**SÉRIE DE CONSIGNES**
1. Répondez aux questions suivantes à partir de l'intervention sur l'immigration.
(a) Combien de réformes sur l'immigration ont été proposées depuis 1980, ce projet compris ?
(b) Quel objectif annuel de retours a été fixé en 1974 ?
(c) À quelle date et à quelle heure la réunion a-t-elle eu lieu ?
2. Citez textuellement le passage de l'intervention sur l'immigration qui s'ouvre sur les mots « Intervention de Alima » et se clôt sur « ni d'aucune évaluation. ».
3. Prolongez l'intervention sur l'immigration en reprenant juste après sa dernière phrase.

**EXTRAIT DU DOCUMENT**
_____

Intervention de Alima Boumediene-Thiery

Réunion du 6 juin 2006 à 21h45
Immigration et intégration — Suite de la discussion d'un projet de loi déclaré d'urgence

Photo de Alima Boumediene-ThieryAlima Boumediene-Thiery :

Monsieur le ministre, le projet de loi que vous nous présentez aujourd'hui est la trente-huitième réforme proposée sur l'immigration depuis 1980. Il survient moins de trois ans après l'adoption de votre première loi sur l'immigration, alors que cette dernière n'a encore fait l'objet d'aucun bilan ni d'aucune évaluation.

Ce nouveau texte illustre les motivations qui animent des ambitions présidentielles. Dans cet unique objectif, vous vous lancez dans une course effrénée pour rabattre les voix des électeurs à la droite de la droite.

Disons-le franchement, cette loi est avant tout une loi d'affichage, une loi de marketing politique. Votre Gouvernement tente de faire croire que notre pays « subit » une immigration, qui apparaît comme une sorte d'invasion continue d'étrangers. Ainsi, vous créez la peur, pour ensuite rassurer par un discours démagogique et populiste.

Or la vérité, monsieur le ministre, c'est que la France, quels que soient les gouvernements, de droite comme de gauche, a toujours choisi son immigration et ne l'a jamais subi. Il faut le dire au peuple français !

Si vous le permettez, effectuons un petit travail de mémoire, salutaire à tout le monde. La France n'a jamais subi l'immigration lorsque celle-ci prenait le visage de soldats marocains, algériens ou sénégalais venus combattre pour sa libération. La France n'a jamais subi l'immigration, bien au contraire, lorsqu'elle a choisi de faire venir massivement des migrants pour sa reconstruction sociale et économique.

Vous nous dites qu'il n'y a jamais eu de politique d'immigration. Il serait plus juste de dire que cette politique d'immigration n'a pas été efficace.

En 1974, après avoir fermé les frontières à l'immigration, on a cherché à diminuer la population étrangère en fixant comme objectif le retour de 35 000 personnes par an. Cette politique du chiffre ne vous dit rien ? On ne s'est pas gêné pour « jeter le citron une fois pressé ». Avez-vous oublié le million du retour de Giscard, en 1977 ?

_____

**DONNÉES FOURNIES**
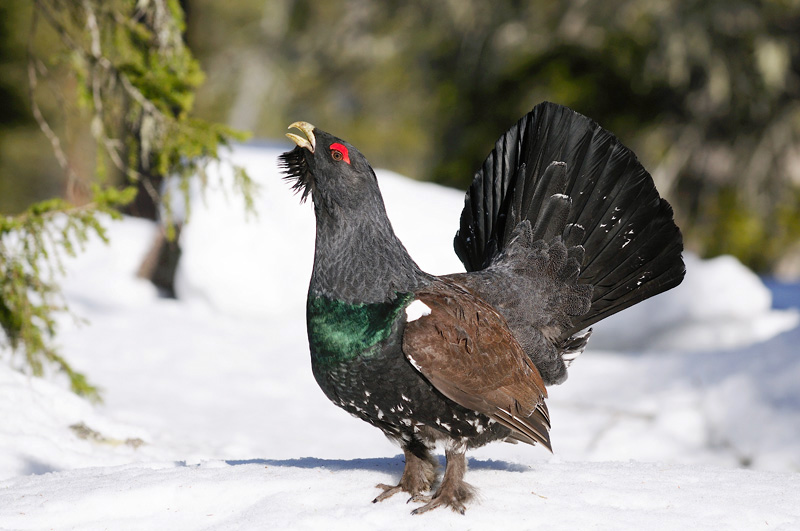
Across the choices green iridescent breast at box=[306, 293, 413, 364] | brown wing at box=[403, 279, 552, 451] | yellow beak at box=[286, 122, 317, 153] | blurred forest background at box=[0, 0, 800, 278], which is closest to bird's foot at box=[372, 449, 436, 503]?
brown wing at box=[403, 279, 552, 451]

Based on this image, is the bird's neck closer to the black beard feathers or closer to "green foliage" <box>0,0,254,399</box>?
the black beard feathers

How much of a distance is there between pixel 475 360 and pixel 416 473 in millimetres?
635

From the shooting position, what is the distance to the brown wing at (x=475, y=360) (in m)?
3.24

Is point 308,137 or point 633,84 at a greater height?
point 633,84

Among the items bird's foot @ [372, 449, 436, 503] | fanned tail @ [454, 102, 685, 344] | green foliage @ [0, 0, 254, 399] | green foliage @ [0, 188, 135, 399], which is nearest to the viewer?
bird's foot @ [372, 449, 436, 503]

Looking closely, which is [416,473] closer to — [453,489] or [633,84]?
[453,489]

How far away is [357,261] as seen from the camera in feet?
11.1

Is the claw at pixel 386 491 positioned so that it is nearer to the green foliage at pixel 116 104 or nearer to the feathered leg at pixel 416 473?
the feathered leg at pixel 416 473

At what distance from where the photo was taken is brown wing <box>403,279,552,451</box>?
3.24 m

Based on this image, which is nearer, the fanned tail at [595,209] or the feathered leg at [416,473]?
the feathered leg at [416,473]

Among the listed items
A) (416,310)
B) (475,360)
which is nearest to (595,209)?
(475,360)

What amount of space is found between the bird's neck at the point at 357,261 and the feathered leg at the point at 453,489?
776mm

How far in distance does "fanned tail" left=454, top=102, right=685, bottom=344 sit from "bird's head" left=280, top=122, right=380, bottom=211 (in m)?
1.23

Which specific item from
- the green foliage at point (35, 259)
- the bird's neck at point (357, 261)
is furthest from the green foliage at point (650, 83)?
the bird's neck at point (357, 261)
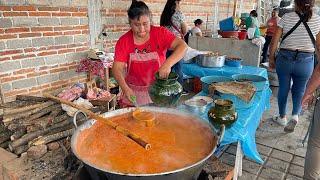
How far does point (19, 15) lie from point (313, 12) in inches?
166

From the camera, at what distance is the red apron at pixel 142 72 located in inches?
104

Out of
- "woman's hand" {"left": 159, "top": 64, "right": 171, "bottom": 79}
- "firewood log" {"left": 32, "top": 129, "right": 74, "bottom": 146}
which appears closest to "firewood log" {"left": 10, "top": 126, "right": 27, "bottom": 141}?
"firewood log" {"left": 32, "top": 129, "right": 74, "bottom": 146}

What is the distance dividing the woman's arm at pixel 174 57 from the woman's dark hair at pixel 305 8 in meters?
2.34

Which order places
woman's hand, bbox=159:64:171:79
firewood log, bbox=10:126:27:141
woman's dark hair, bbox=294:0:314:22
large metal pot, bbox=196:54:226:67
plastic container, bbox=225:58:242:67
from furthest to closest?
plastic container, bbox=225:58:242:67
large metal pot, bbox=196:54:226:67
woman's dark hair, bbox=294:0:314:22
firewood log, bbox=10:126:27:141
woman's hand, bbox=159:64:171:79

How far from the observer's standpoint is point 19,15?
141 inches

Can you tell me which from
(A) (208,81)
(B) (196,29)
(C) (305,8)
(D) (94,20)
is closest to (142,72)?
(A) (208,81)

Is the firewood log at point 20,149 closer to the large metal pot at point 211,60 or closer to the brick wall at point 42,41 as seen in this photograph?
the brick wall at point 42,41

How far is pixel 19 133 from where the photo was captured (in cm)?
255

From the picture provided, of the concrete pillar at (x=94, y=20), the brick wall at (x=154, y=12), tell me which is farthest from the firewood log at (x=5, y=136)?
the brick wall at (x=154, y=12)

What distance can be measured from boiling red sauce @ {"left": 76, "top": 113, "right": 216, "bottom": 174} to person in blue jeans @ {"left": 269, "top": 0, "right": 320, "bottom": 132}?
298 centimetres

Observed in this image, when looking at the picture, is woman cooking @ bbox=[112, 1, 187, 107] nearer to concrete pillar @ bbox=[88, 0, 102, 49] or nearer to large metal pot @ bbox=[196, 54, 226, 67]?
large metal pot @ bbox=[196, 54, 226, 67]

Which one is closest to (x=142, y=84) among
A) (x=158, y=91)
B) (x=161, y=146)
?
(x=158, y=91)

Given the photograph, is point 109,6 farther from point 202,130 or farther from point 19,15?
point 202,130

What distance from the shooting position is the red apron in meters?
2.63
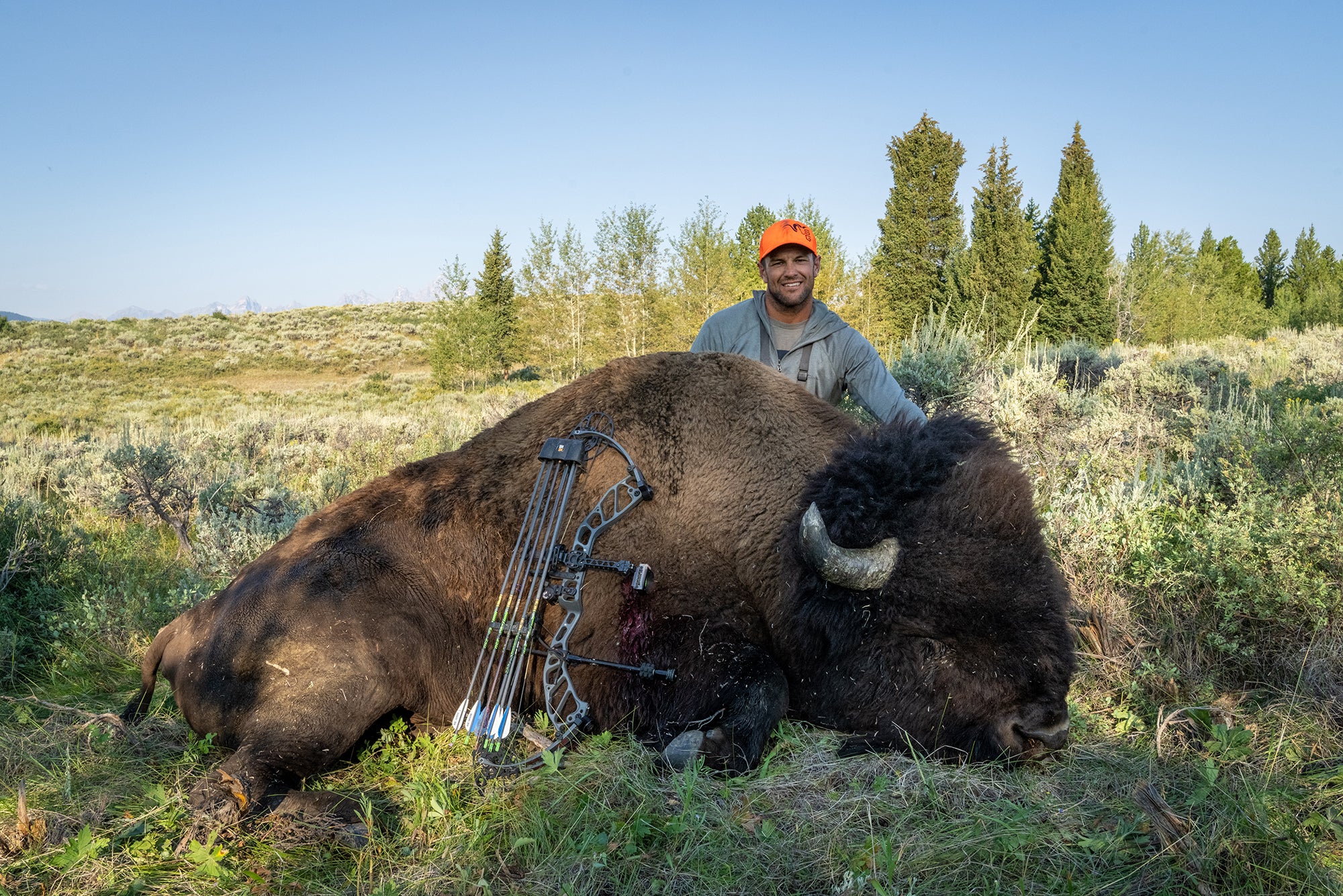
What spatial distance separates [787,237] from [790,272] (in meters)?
0.26

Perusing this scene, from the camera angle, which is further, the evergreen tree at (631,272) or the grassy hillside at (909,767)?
the evergreen tree at (631,272)

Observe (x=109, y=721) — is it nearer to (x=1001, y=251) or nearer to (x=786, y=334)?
(x=786, y=334)

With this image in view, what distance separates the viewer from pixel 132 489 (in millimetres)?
8070

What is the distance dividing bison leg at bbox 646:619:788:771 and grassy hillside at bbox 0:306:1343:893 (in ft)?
0.36

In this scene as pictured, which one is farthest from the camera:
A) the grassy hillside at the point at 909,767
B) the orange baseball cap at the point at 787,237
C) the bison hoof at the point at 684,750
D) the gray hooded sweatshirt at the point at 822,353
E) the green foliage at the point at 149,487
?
the green foliage at the point at 149,487

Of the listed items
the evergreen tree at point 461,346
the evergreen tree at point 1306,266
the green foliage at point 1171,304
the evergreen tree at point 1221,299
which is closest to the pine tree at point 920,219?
the green foliage at point 1171,304

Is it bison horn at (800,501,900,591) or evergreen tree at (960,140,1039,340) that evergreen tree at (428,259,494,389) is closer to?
evergreen tree at (960,140,1039,340)

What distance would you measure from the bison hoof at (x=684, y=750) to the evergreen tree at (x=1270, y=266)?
2451 inches

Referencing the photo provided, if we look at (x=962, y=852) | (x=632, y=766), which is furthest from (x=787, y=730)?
(x=962, y=852)

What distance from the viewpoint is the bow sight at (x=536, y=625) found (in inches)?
136

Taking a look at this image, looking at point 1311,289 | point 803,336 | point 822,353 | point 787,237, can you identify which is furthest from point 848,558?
point 1311,289

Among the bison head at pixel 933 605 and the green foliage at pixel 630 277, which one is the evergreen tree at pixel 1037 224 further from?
the bison head at pixel 933 605

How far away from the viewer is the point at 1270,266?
53.9 metres

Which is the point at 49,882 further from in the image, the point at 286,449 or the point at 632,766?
the point at 286,449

_____

**RÉPONSES DANS L'ORDRE**
1.
(a) C'est la trente-huitième réforme proposée depuis 1980.
(b) L'objectif était le retour de 35 000 personnes par an.
(c) La réunion a eu lieu le 6 juin 2006 à 21h45.

2.
Intervention de Alima Boumediene-Thiery

Réunion du 6 juin 2006 à 21h45
Immigration et intégration — Suite de la discussion d'un projet de loi déclaré d'urgence

Photo de Alima Boumediene-ThieryAlima Boumediene-Thiery :

Monsieur le ministre, le projet de loi que vous nous présentez aujourd'hui est la trente-huitième réforme proposée sur l'immigration depuis 1980. Il survient moins de trois ans après l'adoption de votre première loi sur l'immigration, alors que cette dernière n'a encore fait l'objet d'aucun bilan ni d'aucune évaluation.

3.
La France n'a jamais subi l'immigration, lorsque, à la suite du soutien de nos dirigeants à de nombreux dictateurs qui massacrent et appauvrissent leur peuple, on a créé l'asile territorial, statut précaire pour les victimes qui cherchent une protection.

Le droit français en matière d'immigration n'a jamais été laxiste. Il n'a jamais octroyé des droits supplémentaires aux migrants étrangers, bien au contraire ! Encore récemment, il a retiré le droit de vote des commerçants et artisans étrangers aux élections professionnelles.

Un autre fait démontre que cette loi n'est qu'une loi d'affichage. Vous prétendez qu'elle permet non seulement de combattre l'immigration clandestine, mais aussi de favoriser l'intégration des migrants. Or la réalité contredit vos arguments. En effet, cette loi « fabriquera » de nouveaux clandestins et brisera des familles entières. Elle produira davantage de précarité et d'exclusion, et sera à l'origine de toujours plus d'inégalités et d'injustices.

Ce texte conforte votre dynamique qui consiste à déstabiliser la situation juridique des migrants installés régulièrement en France. Vous créez une multitude de statuts nouveaux permettant d'assigner à résidence pour une durée illimitée.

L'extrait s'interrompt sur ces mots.